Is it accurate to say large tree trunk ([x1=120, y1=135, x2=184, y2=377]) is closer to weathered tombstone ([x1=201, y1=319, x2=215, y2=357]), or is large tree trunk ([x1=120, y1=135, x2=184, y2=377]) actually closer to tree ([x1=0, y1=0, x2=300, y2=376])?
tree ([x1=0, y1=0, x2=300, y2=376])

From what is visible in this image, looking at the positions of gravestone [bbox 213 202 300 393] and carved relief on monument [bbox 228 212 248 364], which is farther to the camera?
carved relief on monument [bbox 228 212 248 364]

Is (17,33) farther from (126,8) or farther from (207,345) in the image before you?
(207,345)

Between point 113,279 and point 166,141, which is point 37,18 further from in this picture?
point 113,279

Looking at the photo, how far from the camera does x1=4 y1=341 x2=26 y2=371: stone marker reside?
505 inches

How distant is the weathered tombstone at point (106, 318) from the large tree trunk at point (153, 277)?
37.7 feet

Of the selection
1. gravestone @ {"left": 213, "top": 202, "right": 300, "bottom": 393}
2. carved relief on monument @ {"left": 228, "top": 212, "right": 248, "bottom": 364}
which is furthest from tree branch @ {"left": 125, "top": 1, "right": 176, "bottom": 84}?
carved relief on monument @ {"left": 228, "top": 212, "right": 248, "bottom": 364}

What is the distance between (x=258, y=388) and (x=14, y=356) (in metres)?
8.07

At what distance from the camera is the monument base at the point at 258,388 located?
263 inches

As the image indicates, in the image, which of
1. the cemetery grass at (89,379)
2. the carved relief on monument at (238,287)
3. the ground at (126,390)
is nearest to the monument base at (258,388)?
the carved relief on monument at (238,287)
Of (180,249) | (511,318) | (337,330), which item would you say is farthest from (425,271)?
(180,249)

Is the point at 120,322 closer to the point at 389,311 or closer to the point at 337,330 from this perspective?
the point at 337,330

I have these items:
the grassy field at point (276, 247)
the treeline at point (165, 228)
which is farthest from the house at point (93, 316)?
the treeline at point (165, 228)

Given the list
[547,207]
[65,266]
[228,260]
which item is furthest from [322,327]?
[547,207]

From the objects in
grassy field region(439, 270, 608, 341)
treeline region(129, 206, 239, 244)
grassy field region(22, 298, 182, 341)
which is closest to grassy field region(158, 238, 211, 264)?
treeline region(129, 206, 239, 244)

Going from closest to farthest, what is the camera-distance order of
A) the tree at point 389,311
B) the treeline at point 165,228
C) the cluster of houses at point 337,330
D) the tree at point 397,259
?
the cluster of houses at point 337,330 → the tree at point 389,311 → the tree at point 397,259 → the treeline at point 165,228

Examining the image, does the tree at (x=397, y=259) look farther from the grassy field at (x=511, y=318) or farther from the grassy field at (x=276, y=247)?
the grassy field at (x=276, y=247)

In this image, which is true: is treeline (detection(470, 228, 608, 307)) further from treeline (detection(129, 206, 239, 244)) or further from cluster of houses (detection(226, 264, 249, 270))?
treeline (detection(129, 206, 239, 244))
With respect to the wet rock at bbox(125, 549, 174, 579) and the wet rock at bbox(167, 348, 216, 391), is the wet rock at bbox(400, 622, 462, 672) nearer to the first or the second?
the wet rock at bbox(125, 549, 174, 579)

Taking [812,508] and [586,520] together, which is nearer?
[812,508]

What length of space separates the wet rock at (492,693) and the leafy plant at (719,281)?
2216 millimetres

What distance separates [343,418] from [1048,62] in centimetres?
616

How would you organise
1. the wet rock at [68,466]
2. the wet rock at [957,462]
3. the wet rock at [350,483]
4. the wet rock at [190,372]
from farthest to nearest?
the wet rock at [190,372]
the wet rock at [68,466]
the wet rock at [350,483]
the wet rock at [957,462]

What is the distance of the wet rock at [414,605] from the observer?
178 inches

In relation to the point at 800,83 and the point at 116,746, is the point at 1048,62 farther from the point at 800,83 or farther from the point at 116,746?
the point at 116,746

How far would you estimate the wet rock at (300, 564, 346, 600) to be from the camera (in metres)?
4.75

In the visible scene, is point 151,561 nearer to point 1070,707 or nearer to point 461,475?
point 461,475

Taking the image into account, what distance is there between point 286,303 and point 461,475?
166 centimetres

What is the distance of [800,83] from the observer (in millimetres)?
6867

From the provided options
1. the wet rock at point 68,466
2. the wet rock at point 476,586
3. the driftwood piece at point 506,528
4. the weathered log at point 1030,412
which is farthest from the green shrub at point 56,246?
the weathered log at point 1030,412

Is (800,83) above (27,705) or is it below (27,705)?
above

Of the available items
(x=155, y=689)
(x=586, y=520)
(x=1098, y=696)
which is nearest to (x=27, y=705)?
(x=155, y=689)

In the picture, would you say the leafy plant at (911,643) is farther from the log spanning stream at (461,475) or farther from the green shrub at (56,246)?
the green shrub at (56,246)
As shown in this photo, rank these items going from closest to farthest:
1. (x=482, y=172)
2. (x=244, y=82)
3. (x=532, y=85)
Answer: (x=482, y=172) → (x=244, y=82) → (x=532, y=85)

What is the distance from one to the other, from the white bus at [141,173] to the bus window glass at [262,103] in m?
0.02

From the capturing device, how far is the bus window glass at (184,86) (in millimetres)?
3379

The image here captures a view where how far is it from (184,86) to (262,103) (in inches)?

#####

== SHORT PROBLEM ==
Format every line of the material above as a JSON list of strings, one string per line, leaving out blank lines.

== SOLUTION ==
[
  "Is it accurate to say large tree trunk ([x1=120, y1=135, x2=184, y2=377]) is closer to weathered tombstone ([x1=201, y1=319, x2=215, y2=357]), or is large tree trunk ([x1=120, y1=135, x2=184, y2=377]) actually closer to tree ([x1=0, y1=0, x2=300, y2=376])?",
  "tree ([x1=0, y1=0, x2=300, y2=376])",
  "From what is visible in this image, looking at the positions of gravestone [bbox 213 202 300 393] and carved relief on monument [bbox 228 212 248 364], which is farther to the camera?",
  "carved relief on monument [bbox 228 212 248 364]",
  "Is (17,33) farther from (126,8) or farther from (207,345) in the image before you?",
  "(207,345)",
  "Between point 113,279 and point 166,141, which is point 37,18 further from in this picture?",
  "point 113,279",
  "Looking at the photo, how far from the camera does x1=4 y1=341 x2=26 y2=371: stone marker reside?",
  "505 inches",
  "How distant is the weathered tombstone at point (106, 318) from the large tree trunk at point (153, 277)?",
  "37.7 feet",
  "Of the selection",
  "1. gravestone @ {\"left\": 213, \"top\": 202, \"right\": 300, \"bottom\": 393}",
  "2. carved relief on monument @ {\"left\": 228, \"top\": 212, \"right\": 248, \"bottom\": 364}",
  "which is furthest from tree branch @ {\"left\": 125, \"top\": 1, \"right\": 176, \"bottom\": 84}?",
  "carved relief on monument @ {\"left\": 228, \"top\": 212, \"right\": 248, \"bottom\": 364}",
  "What is the distance between (x=258, y=388) and (x=14, y=356) (in metres)?",
  "8.07",
  "At what distance from the camera is the monument base at the point at 258,388 located?",
  "263 inches",
  "As the image indicates, in the image, which of",
  "1. the cemetery grass at (89,379)",
  "2. the carved relief on monument at (238,287)",
  "3. the ground at (126,390)",
  "is nearest to the monument base at (258,388)?",
  "the carved relief on monument at (238,287)",
  "Of (180,249) | (511,318) | (337,330), which item would you say is farthest from (425,271)?",
  "(180,249)",
  "Is the point at 120,322 closer to the point at 389,311 or closer to the point at 337,330 from this perspective?",
  "the point at 337,330",
  "I have these items:",
  "the grassy field at point (276, 247)",
  "the treeline at point (165, 228)",
  "which is farthest from the house at point (93, 316)?",
  "the treeline at point (165, 228)",
  "Given the list",
  "[547,207]",
  "[65,266]",
  "[228,260]",
  "which item is furthest from [322,327]?",
  "[547,207]",
  "From the objects in",
  "grassy field region(439, 270, 608, 341)",
  "treeline region(129, 206, 239, 244)",
  "grassy field region(22, 298, 182, 341)",
  "which is closest to grassy field region(158, 238, 211, 264)?",
  "treeline region(129, 206, 239, 244)",
  "Going from closest to farthest, what is the camera-distance order of",
  "A) the tree at point 389,311",
  "B) the treeline at point 165,228",
  "C) the cluster of houses at point 337,330",
  "D) the tree at point 397,259",
  "?",
  "the cluster of houses at point 337,330 → the tree at point 389,311 → the tree at point 397,259 → the treeline at point 165,228",
  "Examining the image, does the tree at (x=397, y=259) look farther from the grassy field at (x=511, y=318) or farther from the grassy field at (x=276, y=247)?",
  "the grassy field at (x=276, y=247)",
  "In this image, which is true: is treeline (detection(470, 228, 608, 307)) further from treeline (detection(129, 206, 239, 244)) or further from cluster of houses (detection(226, 264, 249, 270))?",
  "treeline (detection(129, 206, 239, 244))",
  "With respect to the wet rock at bbox(125, 549, 174, 579) and the wet rock at bbox(167, 348, 216, 391), is the wet rock at bbox(400, 622, 462, 672) nearer to the first or the second?",
  "the wet rock at bbox(125, 549, 174, 579)",
  "Taking [812,508] and [586,520] together, which is nearer?",
  "[812,508]",
  "What length of space separates the wet rock at (492,693) and the leafy plant at (719,281)?",
  "2216 millimetres",
  "What distance separates [343,418] from [1048,62] in centimetres?",
  "616",
  "How would you organise",
  "1. the wet rock at [68,466]",
  "2. the wet rock at [957,462]",
  "3. the wet rock at [350,483]",
  "4. the wet rock at [190,372]",
  "from farthest to nearest?",
  "the wet rock at [190,372]",
  "the wet rock at [68,466]",
  "the wet rock at [350,483]",
  "the wet rock at [957,462]",
  "What is the distance of the wet rock at [414,605] from the observer?",
  "178 inches",
  "In relation to the point at 800,83 and the point at 116,746, is the point at 1048,62 farther from the point at 800,83 or farther from the point at 116,746?",
  "the point at 116,746",
  "How far would you estimate the wet rock at (300, 564, 346, 600) to be from the camera (in metres)?",
  "4.75",
  "In the visible scene, is point 151,561 nearer to point 1070,707 or nearer to point 461,475?",
  "point 461,475",
  "Taking the image into account, what distance is there between point 286,303 and point 461,475?",
  "166 centimetres",
  "What is the distance of [800,83] from the observer (in millimetres)?",
  "6867",
  "From the provided options",
  "1. the wet rock at point 68,466",
  "2. the wet rock at point 476,586",
  "3. the driftwood piece at point 506,528",
  "4. the weathered log at point 1030,412",
  "which is farthest from the green shrub at point 56,246?",
  "the weathered log at point 1030,412",
  "Is (800,83) above (27,705) or is it below (27,705)?",
  "above",
  "Of the available items",
  "(x=155, y=689)",
  "(x=586, y=520)",
  "(x=1098, y=696)",
  "which is nearest to (x=27, y=705)?",
  "(x=155, y=689)",
  "In the picture, would you say the leafy plant at (911,643) is farther from the log spanning stream at (461,475) or farther from the green shrub at (56,246)?",
  "the green shrub at (56,246)",
  "As shown in this photo, rank these items going from closest to farthest:",
  "1. (x=482, y=172)",
  "2. (x=244, y=82)",
  "3. (x=532, y=85)",
  "Answer: (x=482, y=172) → (x=244, y=82) → (x=532, y=85)",
  "What is the distance from one to the other, from the white bus at [141,173] to the bus window glass at [262,103] in m?",
  "0.02",
  "From the capturing device, how far is the bus window glass at (184,86) (in millimetres)?",
  "3379",
  "The image here captures a view where how far is it from (184,86) to (262,103) (in inches)?"
]